Because that would require longer instructions and thus more memory.

Instructions on a CPU are something like to following (this is based on MIPS since x86 is a mess) The first 6 bits are the instruction, the rest is command specific. For add the next 12 would be 4 bits for each of the source registers and then the destination register and then various flags (overflow for example).

If instead they only worked on memory they would have a lot more possible instructions - but there isn't enough room on CPUs to design that many instructions anyway so who cares, followed by the all three memory addresses. This means that every CPU instruction needs to read 3 times as much memory before doing anything. Worse, most of those are pointers: when you compile the code you don't know the location of those address, so in most cases it is read the instruction from the program, then go back to the stack to read the address of the next values, then read those locations. That is a lot of memory access and memory access is expensive. Of course as you can say you can just use caching, but cache is expensive and now you need to add 3 times as much - this is too big for the fast level one cache so now you are expanding level two cache and seeing a lot more cache misses in the level one cache.

The above would all be okay, but it turns out that given enough registers (x86 fails here) in most cases you are operating on the same set of values all the time, (indeed the stack locations each of the above is referring too is probably a small set of variables) so if the compiler is careful it can manage all that.
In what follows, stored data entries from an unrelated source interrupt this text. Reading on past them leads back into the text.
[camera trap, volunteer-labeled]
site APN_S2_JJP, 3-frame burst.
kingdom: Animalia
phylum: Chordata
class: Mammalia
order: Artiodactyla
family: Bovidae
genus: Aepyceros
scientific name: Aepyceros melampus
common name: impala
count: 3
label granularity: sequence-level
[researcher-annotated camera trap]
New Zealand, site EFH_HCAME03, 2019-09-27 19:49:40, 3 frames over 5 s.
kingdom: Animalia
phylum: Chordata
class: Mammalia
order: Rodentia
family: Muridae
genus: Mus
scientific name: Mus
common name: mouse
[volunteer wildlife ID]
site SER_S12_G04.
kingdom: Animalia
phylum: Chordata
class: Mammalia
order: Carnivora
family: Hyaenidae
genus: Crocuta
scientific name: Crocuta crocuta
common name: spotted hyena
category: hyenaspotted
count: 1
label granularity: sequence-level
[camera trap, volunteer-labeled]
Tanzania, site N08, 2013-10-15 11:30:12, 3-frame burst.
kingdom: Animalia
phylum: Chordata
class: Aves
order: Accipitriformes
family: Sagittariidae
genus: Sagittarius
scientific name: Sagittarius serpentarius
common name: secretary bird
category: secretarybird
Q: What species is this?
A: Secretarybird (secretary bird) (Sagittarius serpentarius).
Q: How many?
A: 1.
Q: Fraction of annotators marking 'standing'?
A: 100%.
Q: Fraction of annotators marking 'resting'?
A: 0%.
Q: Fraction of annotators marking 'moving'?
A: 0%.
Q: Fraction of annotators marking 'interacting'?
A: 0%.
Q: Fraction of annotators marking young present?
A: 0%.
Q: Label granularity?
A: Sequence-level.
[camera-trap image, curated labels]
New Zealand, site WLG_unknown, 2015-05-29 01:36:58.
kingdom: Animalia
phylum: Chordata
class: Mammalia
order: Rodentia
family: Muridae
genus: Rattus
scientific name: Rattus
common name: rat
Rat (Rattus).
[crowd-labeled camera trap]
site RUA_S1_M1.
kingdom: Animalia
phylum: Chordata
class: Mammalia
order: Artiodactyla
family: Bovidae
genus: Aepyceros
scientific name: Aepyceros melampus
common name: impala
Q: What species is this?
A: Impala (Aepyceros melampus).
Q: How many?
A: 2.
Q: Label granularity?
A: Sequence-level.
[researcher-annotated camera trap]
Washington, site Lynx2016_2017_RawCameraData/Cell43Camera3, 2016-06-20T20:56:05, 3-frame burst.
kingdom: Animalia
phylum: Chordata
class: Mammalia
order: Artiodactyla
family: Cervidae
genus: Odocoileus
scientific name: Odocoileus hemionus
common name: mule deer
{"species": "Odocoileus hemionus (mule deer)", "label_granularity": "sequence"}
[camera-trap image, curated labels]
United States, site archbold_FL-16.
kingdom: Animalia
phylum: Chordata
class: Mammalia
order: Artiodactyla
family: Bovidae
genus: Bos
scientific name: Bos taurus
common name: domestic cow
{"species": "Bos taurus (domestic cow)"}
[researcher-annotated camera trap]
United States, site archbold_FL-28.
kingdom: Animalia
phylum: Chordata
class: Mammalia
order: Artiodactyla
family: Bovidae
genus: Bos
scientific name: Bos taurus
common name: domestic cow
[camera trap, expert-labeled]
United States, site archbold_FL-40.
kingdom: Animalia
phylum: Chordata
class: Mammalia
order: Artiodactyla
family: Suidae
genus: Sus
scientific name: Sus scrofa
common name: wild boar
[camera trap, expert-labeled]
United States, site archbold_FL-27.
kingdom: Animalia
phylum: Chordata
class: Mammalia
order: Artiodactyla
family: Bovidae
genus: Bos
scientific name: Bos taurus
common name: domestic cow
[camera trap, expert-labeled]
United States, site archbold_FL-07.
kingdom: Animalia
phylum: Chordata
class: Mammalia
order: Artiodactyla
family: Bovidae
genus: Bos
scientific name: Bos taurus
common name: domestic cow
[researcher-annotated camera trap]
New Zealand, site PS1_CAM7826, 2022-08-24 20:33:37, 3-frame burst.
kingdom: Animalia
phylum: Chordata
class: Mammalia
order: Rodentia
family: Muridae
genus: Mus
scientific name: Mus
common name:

The compiler has better information on when things need to be committed to memory anyway so let it handle that.

Not really. The TMS9900 [1] used memory as registers and had a fairly compact instruction set. Yes, it does have registers, but only three (a program counter, a status register, and a pointer to the current "register set" in memory). At the time, it was regarded as a slow machine, probably because of all the memory-to-memory operations.

[1] https://en.wikipedia.org/wiki/Texas_Instruments_TMS9900

Sure, this is one technique. You could also, akin to jump instructions, have a concept of data locality, versus instruction locality. You can do this is a lot of ways without resorting to something like segmentation, which everybody hates. Trivial would be something like a current "data pointer", which would see useful implicit updates, and well as explicit ones (akin to a long jump).
Not all CPUs do register renaming, and almost all architectures will have started out being defined for a CPU which didn't do renaming. Even today, lower end CPUs (think the embedded market) don't do register renaming. If you want your architecture to be able to cover down to the low end then anything that drops the idea of a register file is a non-starter. Also, a register-based architecture is well understood, in terms of how to implement it effectively, how to exploit it in compiler design, and how to hand-code assembly for it when necessary. You need a really strong argument to justify taking the weird and innovative route, usually.